== Provided data ==
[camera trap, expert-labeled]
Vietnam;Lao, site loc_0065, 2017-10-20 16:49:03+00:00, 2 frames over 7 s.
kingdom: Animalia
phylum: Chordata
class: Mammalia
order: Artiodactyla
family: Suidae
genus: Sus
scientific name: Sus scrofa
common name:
===
• [Work to be completed]
The answer should consist of all the lines above, retyped exactly.

• [Output for this exercise]
[camera trap, expert-labeled]
Vietnam;Lao, site loc_0065, 2017-10-20 16:49:03+00:00, 2 frames over 7 s.
kingdom: Animalia
phylum: Chordata
class: Mammalia
order: Artiodactyla
family: Suidae
genus: Sus
scientific name: Sus scrofa
common name:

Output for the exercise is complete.